Guerre en Ukraine : Moscou maintient sa proposition de cesser le feu de 3 jours, mais ripostera en cas d’attaque ukrainienne

Le Kremlin a confirmé ce mardi 6 mai l’instauration d’un cessez-le-feu temporaire de 72 heures, du 8 au 10 mai, à l’occasion des commémorations de la victoire de l’Union soviétique contre l’Allemagne nazie. Cette trêve symbolique, voulue par Vladimir Poutine, vise à marquer les célébrations du 9 mai, jour hautement symbolique en Russie. Mais Moscou a averti qu’en cas d’attaque ukrainienne, la riposte serait immédiate.

Un cessez-le-feu pour le 80e anniversaire de la Victoire

L’annonce de ce cessez-le-feu fait suite à la déclaration du président russe, le 28 avril dernier, qui avait proposé cette trêve à l’occasion du 80e anniversaire de la fin de la Seconde Guerre mondiale. Le 9 mai, jour de la « Victoire », plusieurs chefs d’État étrangers, dont le président chinois Xi Jinping, sont attendus à Moscou pour assister au défilé militaire sur la place Rouge.

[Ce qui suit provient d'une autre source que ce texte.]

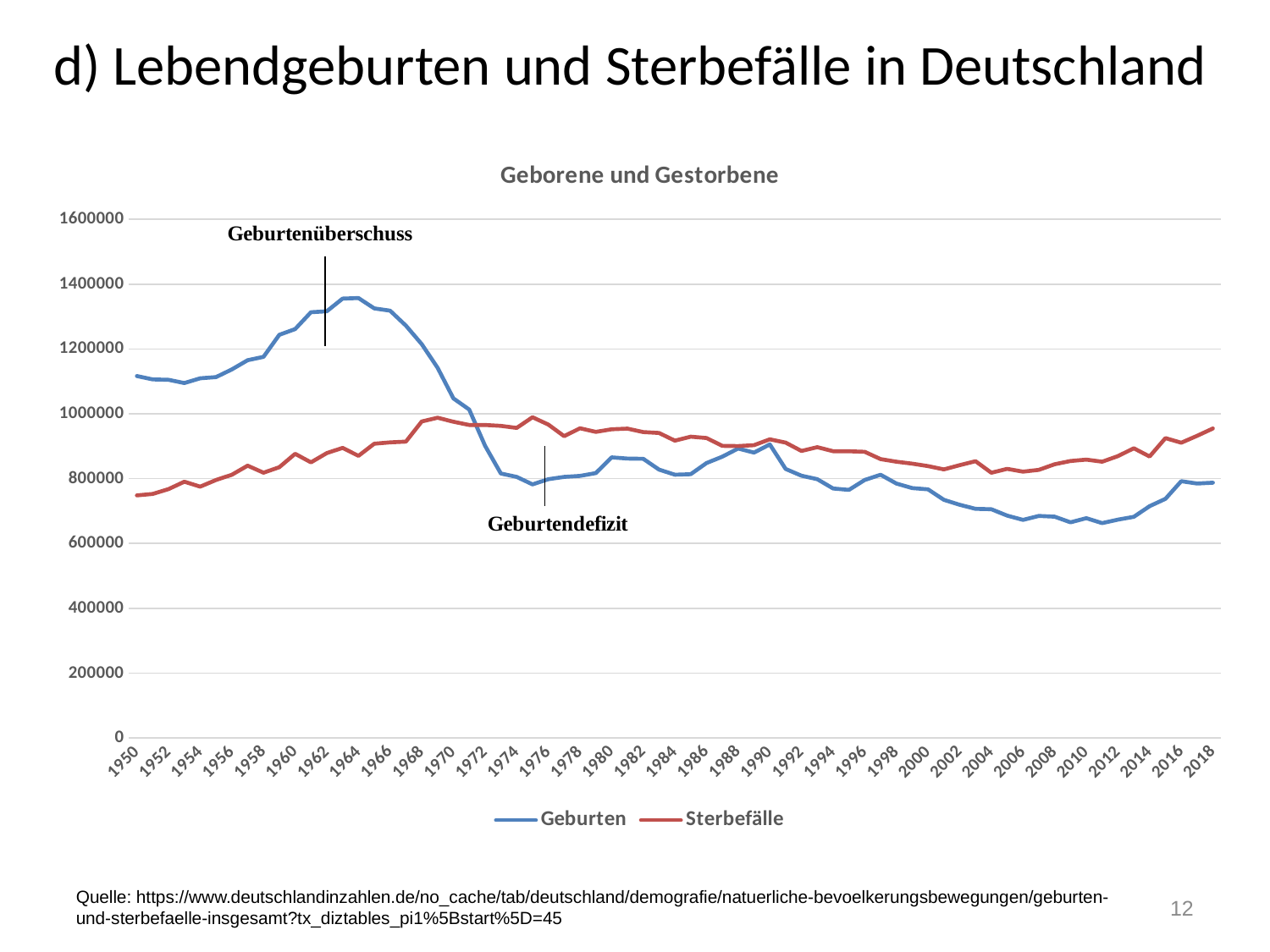
Which colour is used for the Sterbefälle series? red What kind of chart is shown on the slide? line chart Is the value for Sterbefälle in 2018 greater or less than 800000? greater Is the value for Geburten in 1950 greater or less than 1000000? greater In 2010, which series has the larger value, Geburten or Sterbefälle? Sterbefälle Is the value for Geburten in 1964 greater or less than 1200000? greater In 1964, which series has the larger value, Geburten or Sterbefälle? Geburten Do the Geburten values rise or fall between 1964 and 1975? fall How many series does the legend list? 2 What is the title of the chart? Geborene und Gestorbene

Le Kremlin insiste sur la portée symbolique de cette initiative, voulue comme un geste de mémoire historique et de solennité. « L’initiative du président Poutine concernant un cessez-le-feu temporaire pour les jours fériés est valable, et les instructions correspondantes ont été données aux militaires », a déclaré Dmitri Peskov, porte-parole du Kremlin.

Une trêve conditionnelle

Cependant, ce cessez-le-feu ne sera appliqué que si les forces ukrainiennes observent également une pause dans les combats. « S’il n’y a pas de réciprocité de la part du régime de Kiev, et que les tentatives de frapper nos positions ou nos installations se poursuivent, une réponse appropriée sera immédiatement donnée », a prévenu Dmitri Peskov.

Autrement dit, Moscou ne s’interdira pas de répliquer militairement en cas d’hostilité ukrainienne pendant cette période.

Kiev sceptique : Zelensky veut une trêve plus longue

Du côté ukrainien, le président Volodymyr Zelensky a rejeté jusqu’à présent l’idée d’une trêve de courte durée. Selon lui, seule une pause d’au moins 30 jours permettrait de créer les conditions d’un dialogue utile et d’une désescalade réelle. Une exigence que Vladimir Poutine a jugée pour l’heure « prématurée » et « nécessitant encore beaucoup de travail ».

Kiev n’a à ce stade donné aucun signe concret qu’elle accepterait l’offre russe, ce qui laisse planer l’incertitude sur l’effectivité réelle de cette trêve.

Un contexte tendu, entre symboles et stratégie

Ce cessez-le-feu intervient dans un contexte militaire et diplomatique tendu. Les lignes de front restent actives dans l’est et le sud de l’Ukraine, et les deux camps s’accusent régulièrement de frappes mutuelles contre des cibles civiles et militaires. Les commémorations du 9 mai sont souvent l’occasion pour Moscou de réaffirmer sa puissance militaire et sa légitimité historique.

Face à une guerre qui entre dans sa troisième année, toute initiative de trêve, même symbolique, est scrutée de près par la communauté internationale, qui espère encore une relance des négociations.